While the IATF appears to be following a playbook with assigned tasks on testing and tracing, quarantining, etc. very few people are in the know. Even if this playbook exists, it is difficult to imagine how it is executed. There should be full explanation of milestones achieved and whether these are reached within indicative timelines. We will feel more secure knowing that there is a roadmap for navigating this pandemic.
There has been no communication on how we have managed to migrate from one type of community quarantine to another. How did we move from GCQ to MECQ and back to GCQ in two weeks?
In some American states, protocols are very specific, properly communicated and explained leaving very little room for confusion. “Walang pasaway” as all cards are on the table.
Given the very limited information we get, and the very little explanation we receive, it is unfair to label Filipinos as “pasaway.” A quick survey of neighboring malls in Quezon City would reveal everyone wearing masks and face shields. Some have personal air purifiers complete with small bottles of alcohol.
As we move to BNKSBNESQ, will Mr Bean lead the information campaign? Will Mr Bean inform, persuade and engage Filipinos to keep alive and follow his health checklist?
BNKSBNECQ means “Bahala Na Kayo Sa Buhay Ninyo Enhanced Community Quarantine.” It is a situation where people are not aware that we have become lax in our health rules and protocols. It is a situation where every man is for himself.

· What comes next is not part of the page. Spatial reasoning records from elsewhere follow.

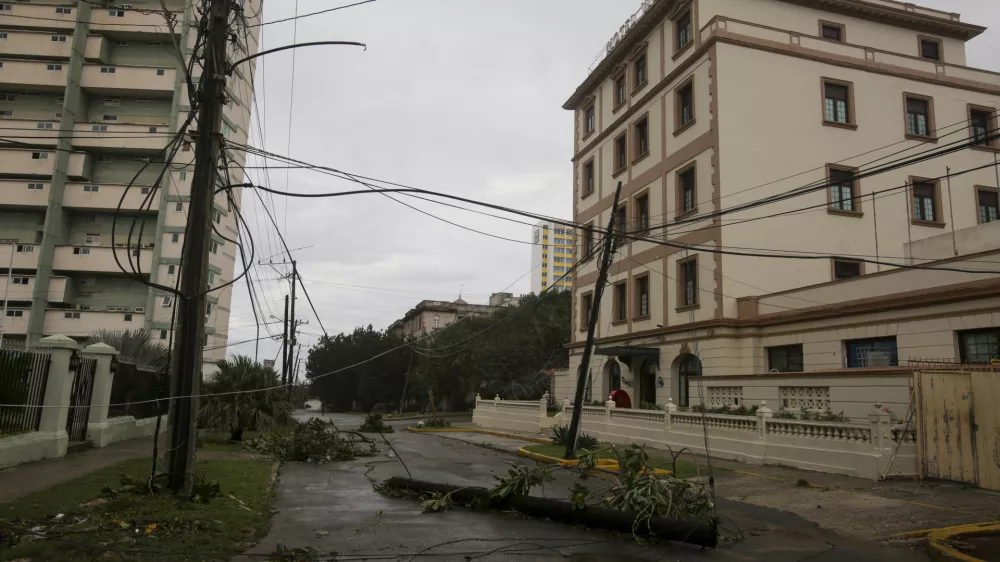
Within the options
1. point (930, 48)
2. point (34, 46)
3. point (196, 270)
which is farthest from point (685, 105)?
point (34, 46)

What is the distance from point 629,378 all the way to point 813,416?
13.3m

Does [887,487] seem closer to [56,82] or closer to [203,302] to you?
[203,302]

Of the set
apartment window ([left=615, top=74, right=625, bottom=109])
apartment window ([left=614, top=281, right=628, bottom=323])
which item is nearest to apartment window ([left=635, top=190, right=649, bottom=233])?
apartment window ([left=614, top=281, right=628, bottom=323])

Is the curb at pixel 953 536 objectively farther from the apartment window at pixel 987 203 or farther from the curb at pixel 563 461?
the apartment window at pixel 987 203

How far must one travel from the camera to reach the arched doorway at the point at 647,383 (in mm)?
28688

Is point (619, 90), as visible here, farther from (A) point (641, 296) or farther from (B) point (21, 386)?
(B) point (21, 386)

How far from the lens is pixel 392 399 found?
76.7 m

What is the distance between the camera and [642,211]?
30109 millimetres

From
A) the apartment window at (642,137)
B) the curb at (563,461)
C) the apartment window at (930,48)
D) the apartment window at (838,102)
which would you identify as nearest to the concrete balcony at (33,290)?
the curb at (563,461)

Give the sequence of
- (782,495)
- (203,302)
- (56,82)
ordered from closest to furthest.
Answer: (203,302), (782,495), (56,82)

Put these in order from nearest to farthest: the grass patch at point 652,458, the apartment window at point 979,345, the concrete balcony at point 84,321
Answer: the grass patch at point 652,458, the apartment window at point 979,345, the concrete balcony at point 84,321

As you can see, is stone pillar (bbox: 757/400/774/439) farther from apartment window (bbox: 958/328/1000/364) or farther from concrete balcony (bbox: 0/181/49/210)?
concrete balcony (bbox: 0/181/49/210)

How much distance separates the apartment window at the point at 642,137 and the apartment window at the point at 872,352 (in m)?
13.4

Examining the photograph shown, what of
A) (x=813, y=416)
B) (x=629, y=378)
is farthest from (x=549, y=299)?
(x=813, y=416)
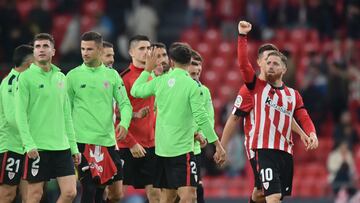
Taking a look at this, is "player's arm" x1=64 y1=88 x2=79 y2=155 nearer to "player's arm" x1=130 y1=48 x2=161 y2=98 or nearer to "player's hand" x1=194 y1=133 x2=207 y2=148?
"player's arm" x1=130 y1=48 x2=161 y2=98

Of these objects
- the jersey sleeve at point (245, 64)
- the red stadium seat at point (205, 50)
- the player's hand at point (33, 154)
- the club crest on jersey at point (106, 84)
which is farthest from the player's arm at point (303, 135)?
the red stadium seat at point (205, 50)

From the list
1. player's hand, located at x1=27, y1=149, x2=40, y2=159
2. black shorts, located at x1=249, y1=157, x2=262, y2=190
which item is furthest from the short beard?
player's hand, located at x1=27, y1=149, x2=40, y2=159

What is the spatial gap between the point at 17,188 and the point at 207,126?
3.07m

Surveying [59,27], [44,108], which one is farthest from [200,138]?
[59,27]

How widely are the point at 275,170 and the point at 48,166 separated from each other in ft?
9.43

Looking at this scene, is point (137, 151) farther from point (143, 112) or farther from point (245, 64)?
point (245, 64)

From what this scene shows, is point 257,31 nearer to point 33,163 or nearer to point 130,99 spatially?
point 130,99

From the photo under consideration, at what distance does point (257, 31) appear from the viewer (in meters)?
28.6

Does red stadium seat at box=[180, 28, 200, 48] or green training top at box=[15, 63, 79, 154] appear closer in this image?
green training top at box=[15, 63, 79, 154]

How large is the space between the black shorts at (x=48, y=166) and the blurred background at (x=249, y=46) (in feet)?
25.7

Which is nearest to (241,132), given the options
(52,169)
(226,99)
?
(226,99)

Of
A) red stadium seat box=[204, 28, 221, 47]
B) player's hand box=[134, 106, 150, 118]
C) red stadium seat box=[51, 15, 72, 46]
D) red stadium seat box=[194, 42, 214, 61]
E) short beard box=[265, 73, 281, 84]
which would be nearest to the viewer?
short beard box=[265, 73, 281, 84]

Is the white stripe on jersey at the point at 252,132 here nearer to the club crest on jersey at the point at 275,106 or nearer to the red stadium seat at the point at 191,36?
the club crest on jersey at the point at 275,106

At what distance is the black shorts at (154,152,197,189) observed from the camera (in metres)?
15.7
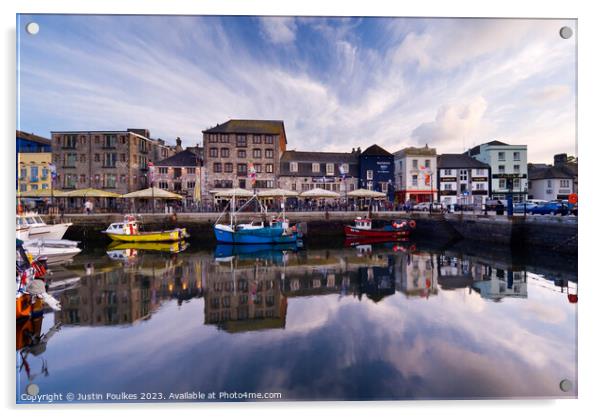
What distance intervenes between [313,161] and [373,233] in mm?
14850

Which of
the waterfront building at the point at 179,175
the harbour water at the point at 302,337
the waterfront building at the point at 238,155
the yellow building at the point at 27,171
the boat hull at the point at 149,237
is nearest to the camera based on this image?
the harbour water at the point at 302,337

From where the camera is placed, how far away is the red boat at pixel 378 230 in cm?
2614

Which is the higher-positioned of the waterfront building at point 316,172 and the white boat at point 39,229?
the waterfront building at point 316,172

Because of our utter failure to manage public health earlier in March, we have been on lockdown until now. As a result, businesses have closed and workers have been laid off. We are now in the middle of the deepest recession in 30 years.
Communication and good messaging are critical.

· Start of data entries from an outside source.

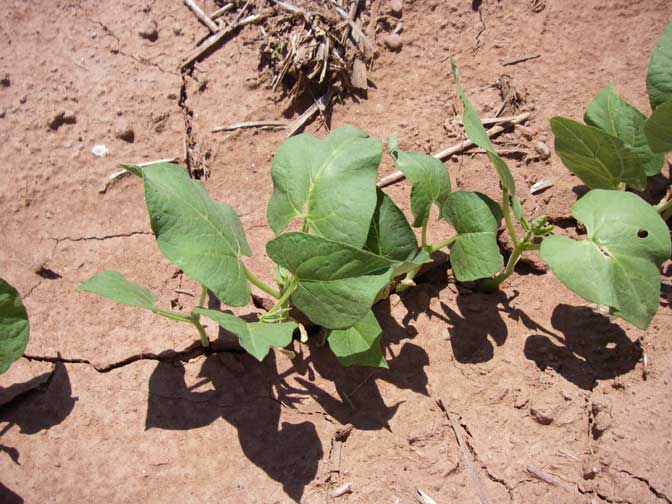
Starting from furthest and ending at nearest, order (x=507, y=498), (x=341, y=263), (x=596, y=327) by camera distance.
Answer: (x=596, y=327) < (x=507, y=498) < (x=341, y=263)

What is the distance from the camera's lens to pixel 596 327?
2.38m

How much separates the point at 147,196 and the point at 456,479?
1450 mm

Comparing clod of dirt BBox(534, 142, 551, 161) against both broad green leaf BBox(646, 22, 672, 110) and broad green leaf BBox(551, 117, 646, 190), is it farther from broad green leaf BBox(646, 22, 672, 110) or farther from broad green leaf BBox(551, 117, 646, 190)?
broad green leaf BBox(646, 22, 672, 110)

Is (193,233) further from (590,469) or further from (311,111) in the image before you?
(590,469)

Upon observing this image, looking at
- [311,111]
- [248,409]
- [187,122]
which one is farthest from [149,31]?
[248,409]

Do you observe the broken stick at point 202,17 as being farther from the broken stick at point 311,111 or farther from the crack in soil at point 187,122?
the broken stick at point 311,111

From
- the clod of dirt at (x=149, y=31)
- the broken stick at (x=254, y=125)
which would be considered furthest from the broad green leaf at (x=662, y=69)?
the clod of dirt at (x=149, y=31)

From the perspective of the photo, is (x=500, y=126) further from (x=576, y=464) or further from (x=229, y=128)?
(x=576, y=464)

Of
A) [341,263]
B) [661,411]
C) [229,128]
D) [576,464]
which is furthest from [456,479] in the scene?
[229,128]

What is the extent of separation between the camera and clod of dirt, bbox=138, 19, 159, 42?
314 cm

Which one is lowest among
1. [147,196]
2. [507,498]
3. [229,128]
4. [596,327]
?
[507,498]

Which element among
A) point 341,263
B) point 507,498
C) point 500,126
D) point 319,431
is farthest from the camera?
point 500,126

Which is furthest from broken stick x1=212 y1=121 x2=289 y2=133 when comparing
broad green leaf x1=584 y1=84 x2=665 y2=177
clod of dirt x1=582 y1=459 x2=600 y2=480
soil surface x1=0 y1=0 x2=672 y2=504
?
clod of dirt x1=582 y1=459 x2=600 y2=480

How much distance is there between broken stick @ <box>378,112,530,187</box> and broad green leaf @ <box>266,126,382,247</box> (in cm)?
54
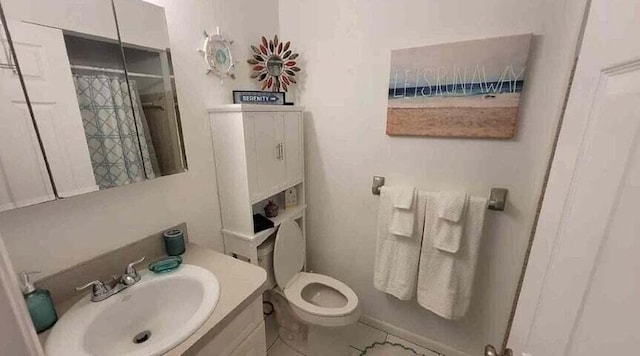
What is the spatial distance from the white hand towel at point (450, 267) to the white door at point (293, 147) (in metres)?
0.77

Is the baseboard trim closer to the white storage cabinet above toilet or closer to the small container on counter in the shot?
the white storage cabinet above toilet

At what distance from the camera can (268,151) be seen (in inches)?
52.9

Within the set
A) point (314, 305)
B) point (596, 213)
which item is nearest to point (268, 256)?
point (314, 305)

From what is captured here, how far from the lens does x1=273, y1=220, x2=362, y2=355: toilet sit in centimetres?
137

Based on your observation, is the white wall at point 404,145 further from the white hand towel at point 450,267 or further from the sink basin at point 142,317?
the sink basin at point 142,317

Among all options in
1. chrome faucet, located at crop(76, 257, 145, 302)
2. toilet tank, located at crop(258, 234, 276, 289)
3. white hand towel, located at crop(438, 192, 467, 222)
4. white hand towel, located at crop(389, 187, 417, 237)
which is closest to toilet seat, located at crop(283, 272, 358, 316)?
toilet tank, located at crop(258, 234, 276, 289)

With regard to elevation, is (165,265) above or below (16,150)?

Last month’s Jackson Hole Conference was very informative. Some economists presented findings that COVID-19 will cause greater economic damage in the future than the costs sustained this year. They also discussed the possibility that moving forward, businesses and investors are likely to consider that pandemics can and do happen, changing their behavior for decades to come.
How many among our people in charge communicate a similar message of caution so that our people would be more vigilant and prepared like Boy Scouts?
All said, there are economic scars that will not easily go away. Thus, it would be premature to talk about “leaving the worst behind us.”
These findings should be communicated to the research community for further validation to manage expectations. It would be foolhardy to think we could go out for coffee with friends soon or that we will “have a merry Christmas.”
In the same conference, two major central bank governors cautioned the central bank community.
Bank of England’s Andrew Bailey announced that “central banks may need to unwind balance sheets ahead of raising interest rates when they tighten up.” He expects more challenges ahead. He advised it would not be wise for central banks to use up all their ammunition to liquify the market. This is crucial communication for central banks and treasuries which are similarly situated in both the business and financial cycles, that they should not be carried away by political calls for monetary support all the way.
For his part, Bank of Canada Governor Tiff Macklen argued the need to be transparent with the market and to engage the public. “In a nutshell, we need to spend more efforts speaking and listening to the citizens we serve.” The people are our political masters, we don’t lecture them. We must explain public policy with patience and clarity. It is they whom we must serve.
No, we are not just talking about the light from a lightbulb. Rather, there should be a clear and accountable message to the public. Communication should make us more confident as we face an uncertain future. The message is more important than the medium.